REQUIREMENTS:
Write out the data below in full. Keep it exact.

** Begin PROVIDED DATA **

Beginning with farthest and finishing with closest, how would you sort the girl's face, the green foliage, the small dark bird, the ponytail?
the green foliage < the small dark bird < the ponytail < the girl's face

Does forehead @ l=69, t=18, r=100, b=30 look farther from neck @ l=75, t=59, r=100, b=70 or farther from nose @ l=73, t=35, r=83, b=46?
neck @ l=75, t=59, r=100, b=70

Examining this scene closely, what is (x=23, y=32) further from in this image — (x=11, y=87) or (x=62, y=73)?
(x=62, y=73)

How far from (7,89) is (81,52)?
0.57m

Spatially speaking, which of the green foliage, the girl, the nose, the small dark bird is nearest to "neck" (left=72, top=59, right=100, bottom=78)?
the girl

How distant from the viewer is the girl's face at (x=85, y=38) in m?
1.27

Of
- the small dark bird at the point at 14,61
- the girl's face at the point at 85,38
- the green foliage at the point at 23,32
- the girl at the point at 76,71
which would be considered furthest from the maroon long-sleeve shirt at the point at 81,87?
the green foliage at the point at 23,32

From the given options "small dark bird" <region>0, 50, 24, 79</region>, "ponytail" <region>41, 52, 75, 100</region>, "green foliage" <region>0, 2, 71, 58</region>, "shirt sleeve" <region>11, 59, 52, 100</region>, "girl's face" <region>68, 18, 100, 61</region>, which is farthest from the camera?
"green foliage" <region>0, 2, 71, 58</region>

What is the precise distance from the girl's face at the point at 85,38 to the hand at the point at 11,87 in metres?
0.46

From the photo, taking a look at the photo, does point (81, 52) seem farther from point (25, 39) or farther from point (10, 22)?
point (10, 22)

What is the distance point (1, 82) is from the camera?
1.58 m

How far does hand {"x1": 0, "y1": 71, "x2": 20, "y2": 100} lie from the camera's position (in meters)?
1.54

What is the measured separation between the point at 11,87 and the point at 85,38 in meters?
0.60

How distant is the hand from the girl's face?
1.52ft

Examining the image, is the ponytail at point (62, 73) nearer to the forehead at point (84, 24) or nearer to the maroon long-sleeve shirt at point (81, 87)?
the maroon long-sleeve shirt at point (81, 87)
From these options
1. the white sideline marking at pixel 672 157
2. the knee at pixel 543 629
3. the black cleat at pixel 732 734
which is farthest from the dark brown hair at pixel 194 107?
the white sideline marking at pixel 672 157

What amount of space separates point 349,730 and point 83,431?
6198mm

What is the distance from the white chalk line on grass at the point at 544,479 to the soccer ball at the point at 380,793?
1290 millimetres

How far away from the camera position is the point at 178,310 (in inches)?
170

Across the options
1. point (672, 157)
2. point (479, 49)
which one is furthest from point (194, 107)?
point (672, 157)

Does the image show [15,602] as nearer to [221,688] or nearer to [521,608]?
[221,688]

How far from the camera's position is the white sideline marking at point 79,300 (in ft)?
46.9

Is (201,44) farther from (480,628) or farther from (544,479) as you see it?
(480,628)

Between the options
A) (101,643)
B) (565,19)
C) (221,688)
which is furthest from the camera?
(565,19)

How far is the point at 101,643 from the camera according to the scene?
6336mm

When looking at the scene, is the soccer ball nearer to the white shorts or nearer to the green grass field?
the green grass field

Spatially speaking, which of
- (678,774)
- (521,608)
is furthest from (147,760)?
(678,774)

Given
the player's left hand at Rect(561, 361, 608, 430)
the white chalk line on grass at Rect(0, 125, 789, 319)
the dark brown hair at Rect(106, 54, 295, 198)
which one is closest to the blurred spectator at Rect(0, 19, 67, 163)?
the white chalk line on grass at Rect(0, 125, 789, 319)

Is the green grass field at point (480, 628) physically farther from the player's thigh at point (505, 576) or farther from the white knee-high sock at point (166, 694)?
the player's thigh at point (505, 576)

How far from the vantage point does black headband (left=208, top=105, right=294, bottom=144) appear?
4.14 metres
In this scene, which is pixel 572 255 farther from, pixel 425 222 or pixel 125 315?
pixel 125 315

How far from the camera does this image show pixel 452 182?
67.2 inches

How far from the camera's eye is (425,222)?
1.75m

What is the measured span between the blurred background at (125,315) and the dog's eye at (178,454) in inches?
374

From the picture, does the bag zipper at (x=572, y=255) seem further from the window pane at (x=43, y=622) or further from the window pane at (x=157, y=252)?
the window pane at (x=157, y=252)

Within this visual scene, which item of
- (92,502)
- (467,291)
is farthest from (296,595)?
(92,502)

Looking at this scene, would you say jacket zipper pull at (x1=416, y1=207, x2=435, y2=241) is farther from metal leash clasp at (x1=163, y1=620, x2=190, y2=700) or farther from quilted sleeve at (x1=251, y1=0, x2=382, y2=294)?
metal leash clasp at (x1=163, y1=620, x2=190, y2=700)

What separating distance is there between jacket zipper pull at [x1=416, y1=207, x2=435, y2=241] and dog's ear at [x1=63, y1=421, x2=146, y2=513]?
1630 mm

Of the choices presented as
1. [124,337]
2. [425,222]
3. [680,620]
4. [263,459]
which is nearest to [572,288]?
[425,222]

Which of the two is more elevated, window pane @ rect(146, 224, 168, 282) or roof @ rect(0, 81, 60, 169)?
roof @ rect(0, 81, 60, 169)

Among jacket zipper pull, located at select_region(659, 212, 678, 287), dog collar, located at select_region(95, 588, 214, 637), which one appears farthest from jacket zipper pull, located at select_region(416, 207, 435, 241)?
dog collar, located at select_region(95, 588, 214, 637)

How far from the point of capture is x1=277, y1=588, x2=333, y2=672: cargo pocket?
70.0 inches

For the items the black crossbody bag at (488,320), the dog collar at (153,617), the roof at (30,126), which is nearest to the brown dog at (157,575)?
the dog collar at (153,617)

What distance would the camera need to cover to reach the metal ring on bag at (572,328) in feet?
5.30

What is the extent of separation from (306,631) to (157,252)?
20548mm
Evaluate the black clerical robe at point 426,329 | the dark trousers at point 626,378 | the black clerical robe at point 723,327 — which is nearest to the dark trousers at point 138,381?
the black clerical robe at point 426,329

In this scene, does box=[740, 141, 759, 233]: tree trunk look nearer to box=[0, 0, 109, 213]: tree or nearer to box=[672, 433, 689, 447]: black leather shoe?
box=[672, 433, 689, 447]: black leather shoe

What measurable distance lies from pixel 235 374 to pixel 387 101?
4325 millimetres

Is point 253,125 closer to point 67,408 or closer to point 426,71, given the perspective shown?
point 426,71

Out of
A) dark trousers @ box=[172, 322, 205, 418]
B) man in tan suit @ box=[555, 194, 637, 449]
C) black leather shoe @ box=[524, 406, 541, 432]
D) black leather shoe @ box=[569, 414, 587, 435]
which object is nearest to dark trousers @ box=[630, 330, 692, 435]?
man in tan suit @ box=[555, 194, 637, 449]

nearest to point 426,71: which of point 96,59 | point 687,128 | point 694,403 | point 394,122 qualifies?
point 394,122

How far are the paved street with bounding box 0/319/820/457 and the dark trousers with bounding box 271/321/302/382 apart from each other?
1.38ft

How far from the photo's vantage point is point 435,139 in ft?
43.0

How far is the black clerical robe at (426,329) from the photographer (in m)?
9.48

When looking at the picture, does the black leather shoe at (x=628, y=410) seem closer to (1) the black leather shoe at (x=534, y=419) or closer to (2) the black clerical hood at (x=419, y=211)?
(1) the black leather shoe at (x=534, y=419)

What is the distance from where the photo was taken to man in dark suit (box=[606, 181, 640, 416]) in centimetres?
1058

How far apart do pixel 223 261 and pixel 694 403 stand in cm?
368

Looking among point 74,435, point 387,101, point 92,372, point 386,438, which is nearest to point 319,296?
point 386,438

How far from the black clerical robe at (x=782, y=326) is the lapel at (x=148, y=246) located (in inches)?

** End PROVIDED DATA **

ANSWER TO THE TASK:
Beginning with farthest and finishing with closest, how would you sort the girl's face, the green foliage, the small dark bird, the ponytail?
the green foliage < the small dark bird < the ponytail < the girl's face

Does forehead @ l=69, t=18, r=100, b=30 look farther from neck @ l=75, t=59, r=100, b=70 or farther from nose @ l=73, t=35, r=83, b=46?
neck @ l=75, t=59, r=100, b=70

Examining this scene closely, what is (x=23, y=32) further from in this image — (x=11, y=87) or (x=62, y=73)?
(x=62, y=73)

How far from (7,89) is (81,52)?
0.57m

Spatially speaking, which of the green foliage, the girl, the nose, the small dark bird is nearest to "neck" (left=72, top=59, right=100, bottom=78)?
the girl

How distant from the viewer is the girl's face at (x=85, y=38) in m?
1.27

Of
- the small dark bird at the point at 14,61
- the girl's face at the point at 85,38
- the green foliage at the point at 23,32
- the girl at the point at 76,71
which would be considered furthest from the maroon long-sleeve shirt at the point at 81,87?
the green foliage at the point at 23,32

From the given options "small dark bird" <region>0, 50, 24, 79</region>, "ponytail" <region>41, 52, 75, 100</region>, "green foliage" <region>0, 2, 71, 58</region>, "shirt sleeve" <region>11, 59, 52, 100</region>, "girl's face" <region>68, 18, 100, 61</region>, which is farthest from the camera?
"green foliage" <region>0, 2, 71, 58</region>

What is the precise distance from the girl's face at the point at 85,38 to the hand at the point at 11,87 in metres?
0.46

From the photo, taking a look at the photo, does point (81, 52) seem farther from point (25, 39) or farther from point (10, 22)?
point (10, 22)

What is the distance point (1, 82) is from the camera?
1.58 m

How far does hand {"x1": 0, "y1": 71, "x2": 20, "y2": 100} lie from the camera's position (in meters)?
1.54

What is the measured separation between the point at 11,87 and the point at 85,38 in meters?
0.60

How distant is the hand from the girl's face?
1.52ft

Examining the image, is the ponytail at point (62, 73) nearer to the forehead at point (84, 24) or nearer to the maroon long-sleeve shirt at point (81, 87)?
the maroon long-sleeve shirt at point (81, 87)
From these options
1. the white sideline marking at pixel 672 157
2. the knee at pixel 543 629
3. the black cleat at pixel 732 734
which is farthest from the dark brown hair at pixel 194 107?
the white sideline marking at pixel 672 157

What amount of space separates point 349,730 and point 83,431?
6198mm

What is the distance from the white chalk line on grass at the point at 544,479 to the soccer ball at the point at 380,793?
1290 millimetres

How far away from the camera position is the point at 178,310 (in inches)?
170

Across the options
1. point (672, 157)
2. point (479, 49)
which one is furthest from point (194, 107)?
point (672, 157)

Does the image show [15,602] as nearer to [221,688] or nearer to [521,608]?
[221,688]

How far from the camera's position is the white sideline marking at point 79,300 (in ft)?
46.9

Is (201,44) farther from (480,628) or farther from (544,479) as you see it?
(480,628)

Between the options
A) (101,643)
B) (565,19)
C) (221,688)
which is furthest from the camera?
(565,19)

How far is the point at 101,643 from the camera according to the scene?
6336mm

When looking at the scene, is the soccer ball nearer to the white shorts or nearer to the green grass field?
the green grass field

Spatially speaking, which of
- (678,774)
- (521,608)
is furthest from (147,760)?
(678,774)

Given
the player's left hand at Rect(561, 361, 608, 430)
the white chalk line on grass at Rect(0, 125, 789, 319)
the dark brown hair at Rect(106, 54, 295, 198)
which one is closest to the blurred spectator at Rect(0, 19, 67, 163)?
the white chalk line on grass at Rect(0, 125, 789, 319)

Is the green grass field at point (480, 628) physically farther from the player's thigh at point (505, 576) or farther from the white knee-high sock at point (166, 694)?
the player's thigh at point (505, 576)

How far from the vantage point does black headband (left=208, top=105, right=294, bottom=144) appear?
4.14 metres
In this scene, which is pixel 572 255 farther from, pixel 425 222 or pixel 125 315?
pixel 125 315

How far from the camera does this image show pixel 452 182?
67.2 inches

How far from the camera's eye is (425,222)?
1.75m

What is the measured span between the blurred background at (125,315) and the dog's eye at (178,454) in inches?
374

From the picture, does the bag zipper at (x=572, y=255) seem further from the window pane at (x=43, y=622) or further from the window pane at (x=157, y=252)?
the window pane at (x=157, y=252)

Within this visual scene, which item of
- (92,502)
- (467,291)
is farthest from (296,595)?
(92,502)

Looking at this scene, would you say jacket zipper pull at (x1=416, y1=207, x2=435, y2=241) is farther from metal leash clasp at (x1=163, y1=620, x2=190, y2=700) or farther from quilted sleeve at (x1=251, y1=0, x2=382, y2=294)?
metal leash clasp at (x1=163, y1=620, x2=190, y2=700)

What separating distance is there between jacket zipper pull at [x1=416, y1=207, x2=435, y2=241] and dog's ear at [x1=63, y1=421, x2=146, y2=513]?
1630 mm

Of the choices presented as
1. [124,337]
2. [425,222]
3. [680,620]
4. [263,459]
which is nearest to [572,288]?
[425,222]

Which of the two is more elevated, window pane @ rect(146, 224, 168, 282) or roof @ rect(0, 81, 60, 169)?
roof @ rect(0, 81, 60, 169)

Among jacket zipper pull, located at select_region(659, 212, 678, 287), dog collar, located at select_region(95, 588, 214, 637), which one appears farthest from jacket zipper pull, located at select_region(416, 207, 435, 241)?
dog collar, located at select_region(95, 588, 214, 637)

How far from the point of capture is x1=277, y1=588, x2=333, y2=672: cargo pocket?
70.0 inches

For the items the black crossbody bag at (488,320), the dog collar at (153,617), the roof at (30,126), which is nearest to the brown dog at (157,575)?
the dog collar at (153,617)

What distance would the camera need to cover to reach the metal ring on bag at (572,328) in feet?
5.30

What is the extent of separation from (306,631) to (157,252)?
20548mm
Evaluate the black clerical robe at point 426,329 | the dark trousers at point 626,378 | the black clerical robe at point 723,327 — which is nearest to the dark trousers at point 138,381?
the black clerical robe at point 426,329

In this scene, does box=[740, 141, 759, 233]: tree trunk look nearer to box=[0, 0, 109, 213]: tree or nearer to box=[672, 433, 689, 447]: black leather shoe?
box=[672, 433, 689, 447]: black leather shoe

What measurable distance lies from pixel 235 374 to pixel 387 101?
4325 millimetres

Is point 253,125 closer to point 67,408 or closer to point 426,71, given the perspective shown?
point 426,71

Out of
A) dark trousers @ box=[172, 322, 205, 418]
B) man in tan suit @ box=[555, 194, 637, 449]
C) black leather shoe @ box=[524, 406, 541, 432]
D) black leather shoe @ box=[569, 414, 587, 435]
which object is nearest to dark trousers @ box=[630, 330, 692, 435]?
man in tan suit @ box=[555, 194, 637, 449]

nearest to point 426,71: which of point 96,59 | point 687,128 | point 694,403 | point 394,122 qualifies?
point 394,122

How far are the paved street with bounding box 0/319/820/457 and the dark trousers with bounding box 271/321/302/382 apart from each other?
1.38ft

How far from the photo's vantage point is point 435,139 in ft?
43.0

How far is the black clerical robe at (426,329) from the photographer (in m)?
9.48

When looking at the picture, does the black leather shoe at (x=628, y=410) seem closer to (1) the black leather shoe at (x=534, y=419) or closer to (2) the black clerical hood at (x=419, y=211)?
(1) the black leather shoe at (x=534, y=419)

What is the distance from where the photo was taken to man in dark suit (box=[606, 181, 640, 416]) in centimetres?
1058

How far apart do pixel 223 261 and pixel 694 403 stand in cm?
368

Looking among point 74,435, point 387,101, point 92,372, point 386,438, which is nearest to point 319,296?
point 386,438

How far from the black clerical robe at (x=782, y=326) is the lapel at (x=148, y=246) located (in inches)?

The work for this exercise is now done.